Results suggest that people who recovered from Covid, and were then immunised, would not need booster shots further down the line.
Metro.co.uk reports: Another study, published on research site BioRxiv, found that memory immune cells can strengthen for at least 12 months after someone has been infected with coronavirus.
Both pieces of research will be positive news to countries that are rapidly immunising their population, as it suggests that, barring any new variants, populations will retain their immunity for some time.
There had been fears that Covid would be similar to the common cold, which are also caused by coronaviruses, and that people would continue to get infected with Covid in a similar way.
But immunologists have said that the data emerging from studies so far is encouraging, and that memory ‘B’ cells produced in response to an infection and then vaccination are so powerful that they can defeat even variants of the virus – though it is still early days in terms of the pandemic.

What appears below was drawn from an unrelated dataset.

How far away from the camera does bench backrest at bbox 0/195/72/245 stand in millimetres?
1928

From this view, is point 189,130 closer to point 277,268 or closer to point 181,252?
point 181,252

‘People who were infected and get vaccinated really have a terrific response, a terrific set of antibodies, because they continue to evolve their antibodies,’ immunologist Michel Nussenzweig told the New York Times.
‘I expect that they will last for a long time.’
However, people who were not initially infected with coronavirus, and solely vaccinated, may not have such a long-lasting immune response due to the way immune memory is organised after infection.
That would mean people who had only been vaccinated might need a booster shot further down the line.
Memory B cells are produced by the body rapidly when a virus is first detected by the immune system – as the infection subsides, the cells reduce in number and migrate to bone marrow, producing a small number of antibodies ready for when the virus next arrives.
Researchers at Washington University, Missouri, looked at blood samples from 77 people infected with coronavirus at three-month intervals, and found that antibodies reduced in the blood after four months – but that they instead were found in bone marrow.
This makes sense, according to immunologists, because if the blood retained antibodies of every virus we’d ever encountered, it would be far too viscous.
But researchers noted that not all infected people had immune cells in their bone marrow, marking the need to get vaccinated – you can’t tell if you retain immune memory from a single coronavirus infection.
However, for participants that did have B cells in their bone marrow, the population of cells stayed stable over a four month period – encouraging for long-term immunity.